ASSIGNED TASK A
Answer these questions about the OWL API reasoner post, one per line:
(i) What kind of reasoner did the poster create?
(ii) What is the desired output?
(iii) Which method must be called to get that output?
ASSIGNED TASK B
Summarize the OWL API reasoner post in two sentences.
ASSIGNED TASK C
Quote the OWL API reasoner post from "Reputation: 25" to "is always synchronised).".

SUPPLIED PASSAGE
========

Reputation: 25
I am using OWL API, and created a non-buffering reasoner in hope that so I would not need to make a call to flush()
, all the time (i.e. the reasoner is always synchronised).
@Test
public void reasonerQueryTest() throws OWLOntologyCreationException {
OWLOntologyManager owlManager = OWLManager.createOWLOntologyManager();
OWLOntology o = owlManager.createOntology();
ReasonerFactory reasonerFactory = new ReasonerFactory();
OWLReasoner reasoner = reasonerFactory.createNonBufferingReasoner(o);
reasoner.precomputeInferences(InferenceType.CLASS_ASSERTIONS);
OWLDataFactory factory = owlManager.getOWLDataFactory();
OWLNamedIndividual a = owlManager.getOWLDataFactory().getOWLNamedIndividual(IRI.create(":a"));
OWLClass b = owlManager.getOWLDataFactory().getOWLClass(IRI.create(":b"));
OWLClassAssertionAxiom classAssertionAxiom = factory.getOWLClassAssertionAxiom(b,a);
o.add(classAssertionAxiom);
reasoner.flush(); //NEEDED TO GET DESIRED OUTPUT
owlManager.addAxiom(o,classAssertionAxiom);
System.out.println(reasoner.getInstances(b,false).getFlattened());
}
In this particular example I am obtaining instances of a class. The desired output is [<:a>]
. To get the desired output I need to make a call to the flush method. How is the flush method working here since the reasoner has no buffer ?
Thanks a lot !
Flush method needed. How is it working ? And how can I remove the need for using the flush() method.

========

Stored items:
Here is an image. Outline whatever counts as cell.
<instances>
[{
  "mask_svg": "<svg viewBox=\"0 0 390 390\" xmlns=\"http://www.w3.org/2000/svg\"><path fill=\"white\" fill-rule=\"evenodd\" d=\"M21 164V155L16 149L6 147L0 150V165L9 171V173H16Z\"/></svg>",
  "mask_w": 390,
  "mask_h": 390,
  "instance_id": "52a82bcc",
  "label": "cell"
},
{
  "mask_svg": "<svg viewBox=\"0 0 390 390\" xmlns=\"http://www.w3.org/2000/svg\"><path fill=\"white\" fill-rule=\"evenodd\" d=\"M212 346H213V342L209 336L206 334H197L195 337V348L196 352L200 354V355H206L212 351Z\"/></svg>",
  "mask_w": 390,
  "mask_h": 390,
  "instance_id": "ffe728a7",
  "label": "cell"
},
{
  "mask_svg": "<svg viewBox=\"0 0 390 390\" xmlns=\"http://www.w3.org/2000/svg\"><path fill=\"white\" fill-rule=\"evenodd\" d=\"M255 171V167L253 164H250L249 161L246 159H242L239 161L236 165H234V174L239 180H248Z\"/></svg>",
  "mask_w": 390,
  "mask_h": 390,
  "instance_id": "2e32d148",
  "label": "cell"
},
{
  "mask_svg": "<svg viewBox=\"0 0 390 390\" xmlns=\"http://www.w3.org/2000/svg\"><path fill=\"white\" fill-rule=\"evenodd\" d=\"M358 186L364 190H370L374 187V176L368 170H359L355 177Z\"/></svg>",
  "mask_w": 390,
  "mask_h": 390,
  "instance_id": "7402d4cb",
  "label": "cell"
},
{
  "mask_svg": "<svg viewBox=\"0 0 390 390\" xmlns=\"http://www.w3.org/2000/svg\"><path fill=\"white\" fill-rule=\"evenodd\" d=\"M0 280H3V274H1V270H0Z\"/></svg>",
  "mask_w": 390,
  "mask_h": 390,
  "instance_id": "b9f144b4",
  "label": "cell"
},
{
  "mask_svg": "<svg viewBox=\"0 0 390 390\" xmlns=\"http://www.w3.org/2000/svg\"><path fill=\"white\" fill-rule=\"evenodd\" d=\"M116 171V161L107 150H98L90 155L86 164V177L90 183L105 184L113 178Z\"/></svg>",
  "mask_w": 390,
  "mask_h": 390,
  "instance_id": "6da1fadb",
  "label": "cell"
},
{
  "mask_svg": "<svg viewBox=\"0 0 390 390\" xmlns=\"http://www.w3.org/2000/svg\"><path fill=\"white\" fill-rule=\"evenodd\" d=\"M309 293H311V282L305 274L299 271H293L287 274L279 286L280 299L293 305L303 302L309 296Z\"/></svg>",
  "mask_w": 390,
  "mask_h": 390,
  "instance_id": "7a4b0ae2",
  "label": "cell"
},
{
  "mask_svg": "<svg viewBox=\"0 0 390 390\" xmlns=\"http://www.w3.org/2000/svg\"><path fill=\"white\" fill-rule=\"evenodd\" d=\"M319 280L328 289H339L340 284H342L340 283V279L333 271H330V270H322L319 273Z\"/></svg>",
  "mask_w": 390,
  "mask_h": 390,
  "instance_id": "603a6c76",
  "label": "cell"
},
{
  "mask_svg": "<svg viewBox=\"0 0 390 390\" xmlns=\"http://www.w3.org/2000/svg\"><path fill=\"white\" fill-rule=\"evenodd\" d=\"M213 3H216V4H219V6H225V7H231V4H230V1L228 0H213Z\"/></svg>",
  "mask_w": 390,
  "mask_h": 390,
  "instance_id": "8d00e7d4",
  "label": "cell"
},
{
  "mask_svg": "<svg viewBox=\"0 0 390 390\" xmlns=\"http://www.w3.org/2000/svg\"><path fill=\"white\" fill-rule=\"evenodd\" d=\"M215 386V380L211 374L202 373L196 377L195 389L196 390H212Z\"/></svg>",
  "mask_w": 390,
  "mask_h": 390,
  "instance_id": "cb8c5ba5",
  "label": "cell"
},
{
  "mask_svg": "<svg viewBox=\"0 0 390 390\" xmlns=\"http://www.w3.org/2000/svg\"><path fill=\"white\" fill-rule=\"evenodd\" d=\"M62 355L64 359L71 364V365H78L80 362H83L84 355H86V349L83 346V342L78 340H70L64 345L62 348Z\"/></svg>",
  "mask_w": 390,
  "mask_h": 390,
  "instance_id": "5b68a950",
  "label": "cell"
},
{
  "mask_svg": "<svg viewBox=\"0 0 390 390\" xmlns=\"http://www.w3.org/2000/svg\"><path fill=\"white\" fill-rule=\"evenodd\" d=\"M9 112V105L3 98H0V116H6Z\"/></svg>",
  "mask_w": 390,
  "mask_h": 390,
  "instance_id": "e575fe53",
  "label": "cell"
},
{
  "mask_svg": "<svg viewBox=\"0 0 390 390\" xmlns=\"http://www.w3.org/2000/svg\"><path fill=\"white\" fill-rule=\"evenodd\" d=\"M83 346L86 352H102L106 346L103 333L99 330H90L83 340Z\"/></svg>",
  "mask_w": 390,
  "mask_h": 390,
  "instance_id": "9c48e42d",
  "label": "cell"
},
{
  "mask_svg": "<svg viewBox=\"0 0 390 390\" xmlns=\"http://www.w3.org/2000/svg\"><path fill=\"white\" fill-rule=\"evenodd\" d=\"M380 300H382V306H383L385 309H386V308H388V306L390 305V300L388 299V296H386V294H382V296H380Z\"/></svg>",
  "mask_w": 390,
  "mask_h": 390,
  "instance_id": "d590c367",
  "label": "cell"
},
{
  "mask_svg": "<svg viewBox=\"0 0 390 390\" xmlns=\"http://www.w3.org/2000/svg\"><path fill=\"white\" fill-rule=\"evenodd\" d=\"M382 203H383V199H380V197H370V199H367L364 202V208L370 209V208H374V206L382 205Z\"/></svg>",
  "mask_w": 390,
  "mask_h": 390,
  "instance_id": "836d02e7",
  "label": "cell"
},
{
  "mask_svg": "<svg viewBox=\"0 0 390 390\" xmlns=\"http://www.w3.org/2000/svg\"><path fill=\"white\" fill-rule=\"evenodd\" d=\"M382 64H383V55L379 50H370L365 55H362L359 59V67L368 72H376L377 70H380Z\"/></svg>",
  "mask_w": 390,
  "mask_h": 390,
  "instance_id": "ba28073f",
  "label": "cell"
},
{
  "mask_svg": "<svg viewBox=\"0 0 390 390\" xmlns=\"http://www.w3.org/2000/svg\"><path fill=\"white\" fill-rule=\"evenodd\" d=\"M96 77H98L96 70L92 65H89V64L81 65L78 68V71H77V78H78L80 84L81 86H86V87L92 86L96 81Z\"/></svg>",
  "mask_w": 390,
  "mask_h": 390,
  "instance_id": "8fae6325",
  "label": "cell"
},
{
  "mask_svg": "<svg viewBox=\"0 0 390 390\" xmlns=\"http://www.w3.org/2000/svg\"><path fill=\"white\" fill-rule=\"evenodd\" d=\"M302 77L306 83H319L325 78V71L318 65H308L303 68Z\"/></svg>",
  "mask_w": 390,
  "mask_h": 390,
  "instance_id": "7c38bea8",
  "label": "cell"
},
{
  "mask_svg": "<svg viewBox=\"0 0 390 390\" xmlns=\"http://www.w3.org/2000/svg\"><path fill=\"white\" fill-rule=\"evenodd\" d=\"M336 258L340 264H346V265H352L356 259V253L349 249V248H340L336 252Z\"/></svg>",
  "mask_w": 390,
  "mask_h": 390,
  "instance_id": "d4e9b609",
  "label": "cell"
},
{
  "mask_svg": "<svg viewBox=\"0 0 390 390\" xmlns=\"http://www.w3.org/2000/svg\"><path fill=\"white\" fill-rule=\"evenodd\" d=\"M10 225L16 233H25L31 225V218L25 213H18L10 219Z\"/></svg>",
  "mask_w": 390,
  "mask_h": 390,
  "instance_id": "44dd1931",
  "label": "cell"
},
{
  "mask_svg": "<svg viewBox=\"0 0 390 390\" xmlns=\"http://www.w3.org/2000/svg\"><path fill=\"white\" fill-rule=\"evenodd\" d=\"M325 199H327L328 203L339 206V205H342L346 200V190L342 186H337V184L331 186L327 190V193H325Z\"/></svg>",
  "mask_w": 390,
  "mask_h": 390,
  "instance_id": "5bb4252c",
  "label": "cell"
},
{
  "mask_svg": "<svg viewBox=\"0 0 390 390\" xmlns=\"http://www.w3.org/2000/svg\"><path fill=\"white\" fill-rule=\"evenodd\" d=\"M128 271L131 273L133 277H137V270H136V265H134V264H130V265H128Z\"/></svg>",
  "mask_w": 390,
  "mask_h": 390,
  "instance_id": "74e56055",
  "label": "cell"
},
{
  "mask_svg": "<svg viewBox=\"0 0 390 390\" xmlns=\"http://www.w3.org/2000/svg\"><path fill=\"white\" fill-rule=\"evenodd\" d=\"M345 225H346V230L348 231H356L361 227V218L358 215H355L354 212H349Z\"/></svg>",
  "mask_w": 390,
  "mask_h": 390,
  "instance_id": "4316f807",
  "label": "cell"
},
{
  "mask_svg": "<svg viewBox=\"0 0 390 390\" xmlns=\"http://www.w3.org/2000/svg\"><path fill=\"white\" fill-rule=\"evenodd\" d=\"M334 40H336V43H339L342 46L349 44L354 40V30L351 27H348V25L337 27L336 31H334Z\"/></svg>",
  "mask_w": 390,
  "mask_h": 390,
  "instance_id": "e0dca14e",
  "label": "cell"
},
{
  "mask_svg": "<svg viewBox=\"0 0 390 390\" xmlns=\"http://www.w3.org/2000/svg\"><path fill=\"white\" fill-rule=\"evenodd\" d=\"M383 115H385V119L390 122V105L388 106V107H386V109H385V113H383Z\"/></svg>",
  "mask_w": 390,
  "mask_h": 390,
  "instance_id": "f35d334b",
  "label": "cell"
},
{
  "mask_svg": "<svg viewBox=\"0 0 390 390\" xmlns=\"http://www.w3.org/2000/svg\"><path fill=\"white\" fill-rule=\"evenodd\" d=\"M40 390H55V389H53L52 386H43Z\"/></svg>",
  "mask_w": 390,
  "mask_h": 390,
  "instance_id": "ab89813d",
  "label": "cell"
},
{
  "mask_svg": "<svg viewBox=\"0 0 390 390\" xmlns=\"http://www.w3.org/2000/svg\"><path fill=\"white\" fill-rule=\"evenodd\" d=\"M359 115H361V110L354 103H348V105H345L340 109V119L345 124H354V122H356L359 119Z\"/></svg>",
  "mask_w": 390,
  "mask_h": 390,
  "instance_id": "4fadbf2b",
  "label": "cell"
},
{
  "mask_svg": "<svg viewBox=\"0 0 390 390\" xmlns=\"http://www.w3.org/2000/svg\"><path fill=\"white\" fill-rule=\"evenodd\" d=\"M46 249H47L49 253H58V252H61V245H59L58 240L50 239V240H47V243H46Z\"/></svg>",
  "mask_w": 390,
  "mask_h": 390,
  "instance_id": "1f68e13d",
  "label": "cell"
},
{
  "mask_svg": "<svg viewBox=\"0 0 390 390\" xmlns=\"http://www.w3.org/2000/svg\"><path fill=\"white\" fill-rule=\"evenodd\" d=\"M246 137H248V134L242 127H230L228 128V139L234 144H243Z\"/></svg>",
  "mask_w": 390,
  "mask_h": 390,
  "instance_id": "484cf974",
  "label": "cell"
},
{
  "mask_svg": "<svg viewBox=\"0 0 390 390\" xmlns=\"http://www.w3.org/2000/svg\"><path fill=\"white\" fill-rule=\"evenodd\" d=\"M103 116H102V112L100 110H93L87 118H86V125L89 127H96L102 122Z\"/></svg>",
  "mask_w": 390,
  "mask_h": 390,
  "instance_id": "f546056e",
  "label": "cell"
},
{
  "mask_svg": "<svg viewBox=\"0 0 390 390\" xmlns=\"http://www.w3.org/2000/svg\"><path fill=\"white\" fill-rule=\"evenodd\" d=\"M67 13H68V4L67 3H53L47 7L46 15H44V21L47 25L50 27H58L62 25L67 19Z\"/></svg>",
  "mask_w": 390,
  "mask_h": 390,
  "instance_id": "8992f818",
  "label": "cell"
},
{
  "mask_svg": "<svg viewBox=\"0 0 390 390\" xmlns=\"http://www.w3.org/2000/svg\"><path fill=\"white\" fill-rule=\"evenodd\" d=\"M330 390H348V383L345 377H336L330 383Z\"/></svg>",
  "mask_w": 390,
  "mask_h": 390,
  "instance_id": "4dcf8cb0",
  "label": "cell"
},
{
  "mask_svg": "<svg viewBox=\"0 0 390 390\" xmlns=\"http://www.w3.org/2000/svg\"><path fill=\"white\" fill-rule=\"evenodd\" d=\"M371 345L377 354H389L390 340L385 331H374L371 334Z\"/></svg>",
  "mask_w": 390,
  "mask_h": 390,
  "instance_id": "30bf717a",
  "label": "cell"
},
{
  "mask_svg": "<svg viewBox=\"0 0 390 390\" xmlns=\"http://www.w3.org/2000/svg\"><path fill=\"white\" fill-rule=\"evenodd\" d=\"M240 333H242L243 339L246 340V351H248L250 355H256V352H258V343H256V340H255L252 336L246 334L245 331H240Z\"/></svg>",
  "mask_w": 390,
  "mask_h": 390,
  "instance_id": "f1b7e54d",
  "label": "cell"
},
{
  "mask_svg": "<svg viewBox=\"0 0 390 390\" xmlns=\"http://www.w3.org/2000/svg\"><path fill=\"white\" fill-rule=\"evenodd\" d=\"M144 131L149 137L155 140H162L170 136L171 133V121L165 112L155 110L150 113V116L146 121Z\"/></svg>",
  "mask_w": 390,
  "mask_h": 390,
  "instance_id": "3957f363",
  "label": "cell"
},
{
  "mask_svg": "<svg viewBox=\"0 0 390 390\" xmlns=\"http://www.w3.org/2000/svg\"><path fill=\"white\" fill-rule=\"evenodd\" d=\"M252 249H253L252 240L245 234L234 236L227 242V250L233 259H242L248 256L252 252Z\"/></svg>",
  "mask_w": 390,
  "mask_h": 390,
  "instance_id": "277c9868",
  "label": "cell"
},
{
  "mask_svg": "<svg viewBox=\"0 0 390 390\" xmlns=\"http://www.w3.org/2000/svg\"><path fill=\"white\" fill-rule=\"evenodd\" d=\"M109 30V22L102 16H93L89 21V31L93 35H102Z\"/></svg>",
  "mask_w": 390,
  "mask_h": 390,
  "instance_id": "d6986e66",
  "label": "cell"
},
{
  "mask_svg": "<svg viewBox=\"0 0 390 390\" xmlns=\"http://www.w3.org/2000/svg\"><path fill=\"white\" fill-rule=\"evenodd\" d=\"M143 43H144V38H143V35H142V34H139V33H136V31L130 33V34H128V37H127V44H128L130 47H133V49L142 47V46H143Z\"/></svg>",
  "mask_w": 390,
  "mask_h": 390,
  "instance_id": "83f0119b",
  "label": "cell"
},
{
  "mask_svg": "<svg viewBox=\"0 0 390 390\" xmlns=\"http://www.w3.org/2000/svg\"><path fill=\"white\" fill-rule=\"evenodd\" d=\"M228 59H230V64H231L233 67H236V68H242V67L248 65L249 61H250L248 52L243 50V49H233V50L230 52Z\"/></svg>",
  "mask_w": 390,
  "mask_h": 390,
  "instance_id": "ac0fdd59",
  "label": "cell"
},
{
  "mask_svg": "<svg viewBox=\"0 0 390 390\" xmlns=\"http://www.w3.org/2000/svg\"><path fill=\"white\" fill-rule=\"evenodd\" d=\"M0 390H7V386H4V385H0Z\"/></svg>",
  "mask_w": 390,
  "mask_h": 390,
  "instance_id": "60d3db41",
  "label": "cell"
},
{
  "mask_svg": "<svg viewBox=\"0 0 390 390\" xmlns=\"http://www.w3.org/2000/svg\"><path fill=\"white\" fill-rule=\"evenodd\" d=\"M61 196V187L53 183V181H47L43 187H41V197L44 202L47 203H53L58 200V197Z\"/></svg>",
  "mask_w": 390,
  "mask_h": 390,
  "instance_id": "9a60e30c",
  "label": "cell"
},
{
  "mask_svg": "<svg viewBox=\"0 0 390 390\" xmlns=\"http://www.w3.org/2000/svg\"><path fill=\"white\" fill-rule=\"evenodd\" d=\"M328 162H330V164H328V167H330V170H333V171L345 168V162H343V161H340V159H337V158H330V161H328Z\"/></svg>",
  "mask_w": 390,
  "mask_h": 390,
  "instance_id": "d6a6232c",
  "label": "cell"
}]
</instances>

========

EXERCISE SOLUTION A
(i) A non-buffering reasoner.
(ii) [<:a>]
(iii) The flush() method.

EXERCISE SOLUTION B
The poster uses the OWL API and created a non-buffering reasoner in the hope of not needing to call flush(), but in an example that obtains the instances of a class, the desired output [<:a>] requires a call to flush(). The poster asks how flush() works when the reasoner has no buffer and how to remove the need for it.

EXERCISE SOLUTION C
Reputation: 25
I am using OWL API, and created a non-buffering reasoner in hope that so I would not need to make a call to flush()
, all the time (i.e. the reasoner is always synchronised).